> [TASKS]
#1 According to the passage about Brix, which medal did he win at the 1928 Olympics, and in what event?
#2 Continue the passage about Brix's athletic and film career from where it ends.

> [DOCUMENT TEXT]
* * * * * * *

Brix, who was born in Tacoma, Wash., on May 19, 1906, was a track star at the University of Washington, where he also played football and was in the 1926 Rose Bowl game.
In 1928, he won the Olympic silver medal for the shot put.
After moving to Los Angeles the next year, he became friends with actor Douglas Fairbanks, who arranged a screen test.
He is said to have been a leading candidate to play Tarzan for MGM but he was sidelined by a broken shoulder he suffered while filming a football movie. The injury also caused him to fail to qualify for the 1932 Olympic trials.
Olympic swimmer Johnny Weismuller got the Tarzan role in the 1932 movie and went on to appear in a string of sequels.
However, "Tarzan" author Edgar Rice Burroughs picked Brix to star in another Tarzan movie two years later, the independently-produced movie "The New Adventures of Tarzan."
Brix went on to appear in more than a dozen movies but he was concerned that his Tarzan appearance had typecast him in action roles. He began working under the name of Bruce Bennett.

* * * * * * *

> [MATERIAL PROVIDED]

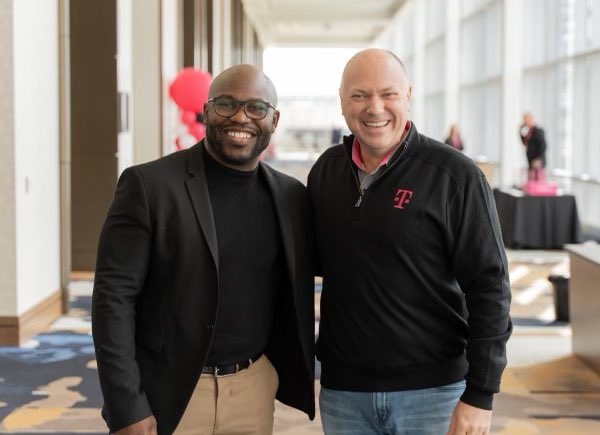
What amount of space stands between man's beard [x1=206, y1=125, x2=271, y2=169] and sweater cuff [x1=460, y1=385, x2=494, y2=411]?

* * * * * * *

> [TASK ANSWERS]
#1 The silver medal in the shot put.

#2
Under that name, he appeared in dozens of movies. In 1948's "The Treasure of the Sierra Madre," he played a prospector who encounters Humphrey Bogart's character and later is killed by bandits.
He also did TV guest appearances in series such as "The Virginian" and "Perry Mason."
Brix, who had an economics degree, went into business in the 1960s. He was West Coast sales manager for a Los Angeles vending machine company and had a successful real estate career before he retired in the mid-1980s.
Besides his son, Brix is survived by a daughter, Christina Katich, three grandchildren and two-great-grandchildren.
Services were to be private.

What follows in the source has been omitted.